## TASK DESCRIPTION
Set down every entry below exactly as it stands.

*** DATASET EXTRACT ***

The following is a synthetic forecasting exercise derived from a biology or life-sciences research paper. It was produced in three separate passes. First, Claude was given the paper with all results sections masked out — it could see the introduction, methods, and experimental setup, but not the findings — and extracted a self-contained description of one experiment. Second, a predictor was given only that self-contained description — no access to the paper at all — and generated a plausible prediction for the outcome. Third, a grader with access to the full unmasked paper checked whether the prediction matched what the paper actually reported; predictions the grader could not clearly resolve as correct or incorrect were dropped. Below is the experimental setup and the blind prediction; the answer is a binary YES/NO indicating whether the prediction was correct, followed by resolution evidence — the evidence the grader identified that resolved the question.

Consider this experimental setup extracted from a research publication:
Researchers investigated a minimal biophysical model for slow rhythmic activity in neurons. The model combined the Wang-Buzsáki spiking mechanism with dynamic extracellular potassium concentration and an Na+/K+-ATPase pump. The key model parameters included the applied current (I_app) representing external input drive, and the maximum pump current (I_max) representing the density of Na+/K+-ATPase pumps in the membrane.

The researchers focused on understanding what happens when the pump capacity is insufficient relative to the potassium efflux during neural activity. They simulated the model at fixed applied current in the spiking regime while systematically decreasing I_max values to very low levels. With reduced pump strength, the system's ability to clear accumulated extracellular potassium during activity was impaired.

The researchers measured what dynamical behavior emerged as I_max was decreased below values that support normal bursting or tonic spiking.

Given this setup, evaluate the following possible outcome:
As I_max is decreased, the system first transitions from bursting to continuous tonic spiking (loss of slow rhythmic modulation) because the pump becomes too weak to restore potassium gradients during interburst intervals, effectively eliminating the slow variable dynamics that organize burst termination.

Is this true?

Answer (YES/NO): NO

*** End of DATASET EXTRACT ***

## REPLY TO THE TASK
The following is a synthetic forecasting exercise derived from a biology or life-sciences research paper. It was produced in three separate passes. First, Claude was given the paper with all results sections masked out — it could see the introduction, methods, and experimental setup, but not the findings — and extracted a self-contained description of one experiment. Second, a predictor was given only that self-contained description — no access to the paper at all — and generated a plausible prediction for the outcome. Third, a grader with access to the full unmasked paper checked whether the prediction matched what the paper actually reported; predictions the grader could not clearly resolve as correct or incorrect were dropped. Below is the experimental setup and the blind prediction; the answer is a binary YES/NO indicating whether the prediction was correct, followed by resolution evidence — the evidence the grader identified that resolved the question.

Consider this experimental setup extracted from a research publication:
Researchers investigated a minimal biophysical model for slow rhythmic activity in neurons. The model combined the Wang-Buzsáki spiking mechanism with dynamic extracellular potassium concentration and an Na+/K+-ATPase pump. The key model parameters included the applied current (I_app) representing external input drive, and the maximum pump current (I_max) representing the density of Na+/K+-ATPase pumps in the membrane.

The researchers focused on understanding what happens when the pump capacity is insufficient relative to the potassium efflux during neural activity. They simulated the model at fixed applied current in the spiking regime while systematically decreasing I_max values to very low levels. With reduced pump strength, the system's ability to clear accumulated extracellular potassium during activity was impaired.

The researchers measured what dynamical behavior emerged as I_max was decreased below values that support normal bursting or tonic spiking.

Given this setup, evaluate the following possible outcome:
As I_max is decreased, the system first transitions from bursting to continuous tonic spiking (loss of slow rhythmic modulation) because the pump becomes too weak to restore potassium gradients during interburst intervals, effectively eliminating the slow variable dynamics that organize burst termination.

Is this true?

Answer (YES/NO): NO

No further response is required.